Brooker também parece ciente disso há alguns anos. Em temporadas mais recentes, Black Mirror testou a interatividade, investiu na estética cinematográfica, parodiou Star Trek e chamou celebridades para o elenco. Mas tudo ainda girava em torno de dispositivos, sistemas e tecnologia. Até agora…
Isso é muito red mirror!
A sexta temporada foi lançada recentemente na Netflix. E, apesar da Anitta não ter curtido muito, os experimentos de Brooker se mantêm. Antes, porém, que essa coluna vire uma resenha, devo avisar que esse texto é uma especulação. Por isso, posso sugerir que Black Mirror não é (nunca foi?) sobre tecnologia. O espelho preto, na realidade, se referia ao nosso reflexo. A coisa toda sempre foi sobre ética, sobre assistir e pensar: o que eu faria neste caso?
Sim, a tecnologia sempre esteve presente. Mas a tensão dos episódios, menos por conta do suposto avanço de tal aplicativo ou ferramenta, era gerado pelos dilemas morais a que seus personagens eram expostos.
E é aí que entram dois episódios da nova temporada: Black Mirror abraçou o sobrenatural! O dilema característico da série está lá, dando as cartas para a tensão narrativa – mas nada tem a ver com gadgets, sistemas ou implantes.

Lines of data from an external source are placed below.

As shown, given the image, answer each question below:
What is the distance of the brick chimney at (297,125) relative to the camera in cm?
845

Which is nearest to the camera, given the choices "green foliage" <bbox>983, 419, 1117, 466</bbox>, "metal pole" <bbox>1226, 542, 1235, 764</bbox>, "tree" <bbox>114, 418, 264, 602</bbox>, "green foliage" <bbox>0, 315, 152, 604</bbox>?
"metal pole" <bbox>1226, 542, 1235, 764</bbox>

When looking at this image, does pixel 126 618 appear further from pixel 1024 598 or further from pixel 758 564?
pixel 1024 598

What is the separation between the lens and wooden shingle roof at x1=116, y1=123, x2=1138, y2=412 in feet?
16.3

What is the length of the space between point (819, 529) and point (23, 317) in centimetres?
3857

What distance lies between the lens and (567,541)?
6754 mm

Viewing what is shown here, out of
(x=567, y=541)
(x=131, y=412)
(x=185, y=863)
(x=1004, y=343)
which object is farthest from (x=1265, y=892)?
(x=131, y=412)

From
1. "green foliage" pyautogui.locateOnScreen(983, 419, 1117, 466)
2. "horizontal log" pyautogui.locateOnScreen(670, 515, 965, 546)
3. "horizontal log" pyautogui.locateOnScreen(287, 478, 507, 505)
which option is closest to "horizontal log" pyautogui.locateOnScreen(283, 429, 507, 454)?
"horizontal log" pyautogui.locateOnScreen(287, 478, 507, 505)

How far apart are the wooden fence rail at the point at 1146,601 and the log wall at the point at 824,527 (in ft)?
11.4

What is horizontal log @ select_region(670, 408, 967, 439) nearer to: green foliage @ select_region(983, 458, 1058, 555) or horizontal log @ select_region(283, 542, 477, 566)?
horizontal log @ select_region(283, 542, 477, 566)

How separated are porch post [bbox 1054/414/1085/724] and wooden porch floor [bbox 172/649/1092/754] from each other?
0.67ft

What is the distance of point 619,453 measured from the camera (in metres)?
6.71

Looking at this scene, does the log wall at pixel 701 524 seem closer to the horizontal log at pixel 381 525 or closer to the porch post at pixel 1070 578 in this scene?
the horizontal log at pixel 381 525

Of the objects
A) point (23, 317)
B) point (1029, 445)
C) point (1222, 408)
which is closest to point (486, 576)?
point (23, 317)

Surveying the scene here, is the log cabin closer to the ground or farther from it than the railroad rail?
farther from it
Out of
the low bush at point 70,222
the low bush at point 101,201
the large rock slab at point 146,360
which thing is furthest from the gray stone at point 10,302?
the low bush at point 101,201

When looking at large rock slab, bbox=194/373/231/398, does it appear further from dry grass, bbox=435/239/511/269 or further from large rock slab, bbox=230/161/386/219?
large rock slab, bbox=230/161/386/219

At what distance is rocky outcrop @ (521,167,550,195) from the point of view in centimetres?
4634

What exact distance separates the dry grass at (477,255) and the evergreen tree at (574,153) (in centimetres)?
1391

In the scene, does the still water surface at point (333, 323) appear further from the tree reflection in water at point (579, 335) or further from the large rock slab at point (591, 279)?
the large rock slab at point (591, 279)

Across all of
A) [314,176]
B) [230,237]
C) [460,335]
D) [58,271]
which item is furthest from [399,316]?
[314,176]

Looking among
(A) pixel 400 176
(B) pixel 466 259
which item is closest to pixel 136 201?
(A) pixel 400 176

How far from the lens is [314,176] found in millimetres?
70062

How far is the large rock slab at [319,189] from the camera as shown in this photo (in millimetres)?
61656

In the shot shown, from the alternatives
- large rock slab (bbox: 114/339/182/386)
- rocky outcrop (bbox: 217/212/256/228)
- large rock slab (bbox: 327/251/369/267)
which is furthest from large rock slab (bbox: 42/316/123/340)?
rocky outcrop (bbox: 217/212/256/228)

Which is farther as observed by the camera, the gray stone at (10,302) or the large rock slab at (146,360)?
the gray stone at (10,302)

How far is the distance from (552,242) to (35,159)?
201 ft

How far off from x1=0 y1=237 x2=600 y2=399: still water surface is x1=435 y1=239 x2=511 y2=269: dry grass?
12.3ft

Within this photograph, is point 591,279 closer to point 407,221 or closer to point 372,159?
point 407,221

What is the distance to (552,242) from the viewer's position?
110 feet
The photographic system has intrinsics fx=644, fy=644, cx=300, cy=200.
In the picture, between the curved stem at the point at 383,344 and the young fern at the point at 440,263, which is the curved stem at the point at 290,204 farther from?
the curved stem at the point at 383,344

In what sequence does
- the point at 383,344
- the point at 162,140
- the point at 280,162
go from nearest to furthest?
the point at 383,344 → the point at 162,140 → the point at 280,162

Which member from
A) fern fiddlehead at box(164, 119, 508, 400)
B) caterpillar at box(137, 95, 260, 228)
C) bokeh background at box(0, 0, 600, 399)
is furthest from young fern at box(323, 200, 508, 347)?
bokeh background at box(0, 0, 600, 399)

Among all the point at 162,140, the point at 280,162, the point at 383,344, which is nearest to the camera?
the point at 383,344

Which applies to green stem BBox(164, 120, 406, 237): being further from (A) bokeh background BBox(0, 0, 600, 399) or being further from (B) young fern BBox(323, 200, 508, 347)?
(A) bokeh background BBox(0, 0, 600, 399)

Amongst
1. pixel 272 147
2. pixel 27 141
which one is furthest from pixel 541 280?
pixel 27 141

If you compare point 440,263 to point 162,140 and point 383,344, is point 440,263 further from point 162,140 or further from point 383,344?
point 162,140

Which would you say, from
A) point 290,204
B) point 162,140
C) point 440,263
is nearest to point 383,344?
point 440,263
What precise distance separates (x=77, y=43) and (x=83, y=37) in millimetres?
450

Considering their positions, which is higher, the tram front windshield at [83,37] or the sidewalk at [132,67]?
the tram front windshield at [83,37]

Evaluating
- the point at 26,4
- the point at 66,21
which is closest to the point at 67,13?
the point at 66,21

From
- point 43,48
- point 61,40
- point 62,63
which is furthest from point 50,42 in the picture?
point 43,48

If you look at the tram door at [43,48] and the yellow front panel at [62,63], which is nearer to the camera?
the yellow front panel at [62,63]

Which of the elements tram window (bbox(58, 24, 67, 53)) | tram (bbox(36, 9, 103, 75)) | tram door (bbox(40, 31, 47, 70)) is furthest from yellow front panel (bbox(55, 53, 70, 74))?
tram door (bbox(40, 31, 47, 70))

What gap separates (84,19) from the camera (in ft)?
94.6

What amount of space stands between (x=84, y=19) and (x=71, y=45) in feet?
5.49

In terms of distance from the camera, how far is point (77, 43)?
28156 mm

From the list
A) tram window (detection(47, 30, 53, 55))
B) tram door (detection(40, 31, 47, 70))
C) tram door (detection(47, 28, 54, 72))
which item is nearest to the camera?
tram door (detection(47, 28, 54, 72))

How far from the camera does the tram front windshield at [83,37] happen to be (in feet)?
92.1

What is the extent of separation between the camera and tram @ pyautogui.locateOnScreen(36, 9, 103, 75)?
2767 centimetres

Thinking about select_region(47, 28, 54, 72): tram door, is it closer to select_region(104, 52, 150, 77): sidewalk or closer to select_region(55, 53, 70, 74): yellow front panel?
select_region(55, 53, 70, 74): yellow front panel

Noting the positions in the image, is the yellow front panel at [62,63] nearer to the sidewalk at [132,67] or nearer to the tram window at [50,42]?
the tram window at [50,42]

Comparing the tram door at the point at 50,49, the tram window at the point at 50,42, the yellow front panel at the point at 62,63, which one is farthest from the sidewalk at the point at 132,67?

É demônio e lobisomem mesmo!
Charlie Brooker já havia dado alguns indícios dessa mudança, com o selo Red Mirror acompanhando trailers da temporada. Independentemente da reação dos fãs, muito devotos, a guinada ao fantástico capta o espírito do tempo, que demanda uma ficção científica que explore outras paragens, sob o risco do espectador achar que está assistindo a um documentário. Já é possível especular que a tecnologia anestesiou nossos sentidos? Se a ciência explica tudo, e o futuro se parece cada vez mais com o agora, a ficção talvez decida não imitar tanto a vida, para dar ares tecnológicos ao que é pura magia.